__ACTIVITY__. Output the data verbatim, minus the images.

__INFORMATION SHOWN__.
────────────────

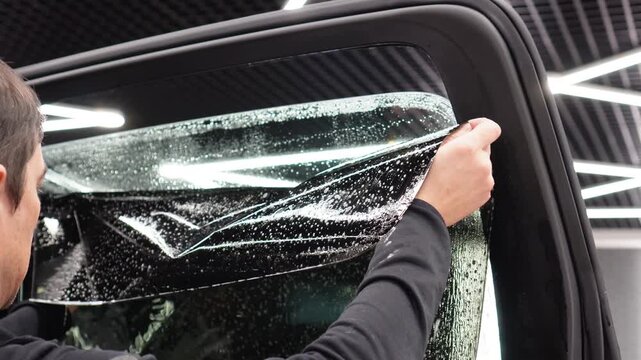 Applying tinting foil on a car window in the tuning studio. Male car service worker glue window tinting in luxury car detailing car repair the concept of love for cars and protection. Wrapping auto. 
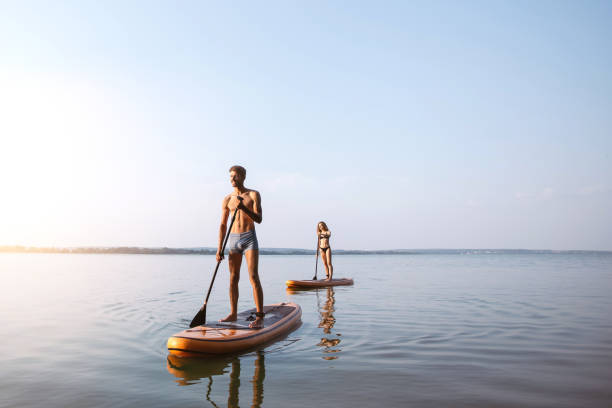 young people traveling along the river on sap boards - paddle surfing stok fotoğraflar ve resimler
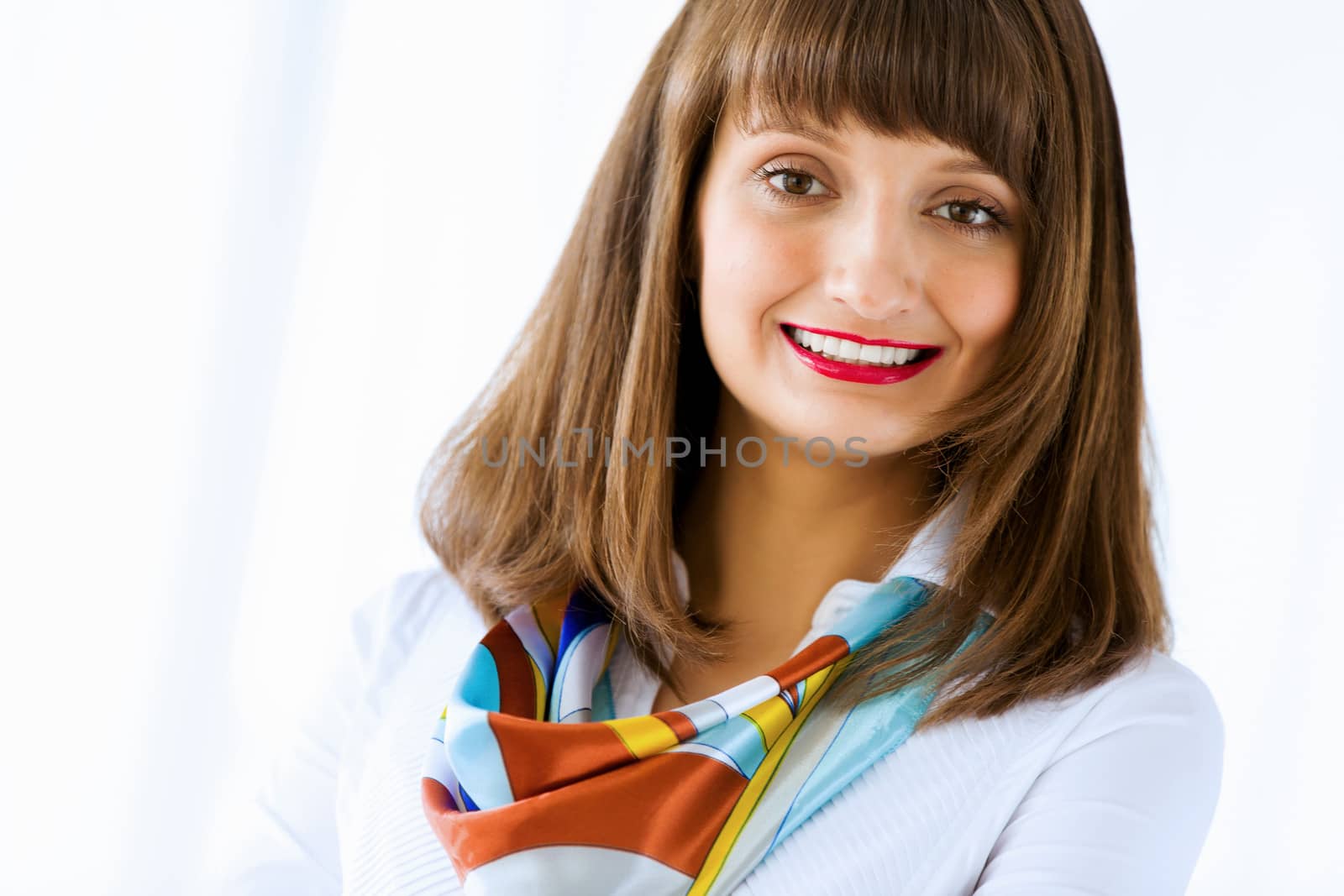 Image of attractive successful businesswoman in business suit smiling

────────────────

__ANSWER TO THIS EXERCISE__.
 Applying tinting foil on a car window in the tuning studio. Male car service worker glue window tinting in luxury car detailing car repair the concept of love for cars and protection. Wrapping auto. 
 young people traveling along the river on sap boards - paddle surfing stok fotoğraflar ve resimler
 Image of attractive successful businesswoman in business suit smiling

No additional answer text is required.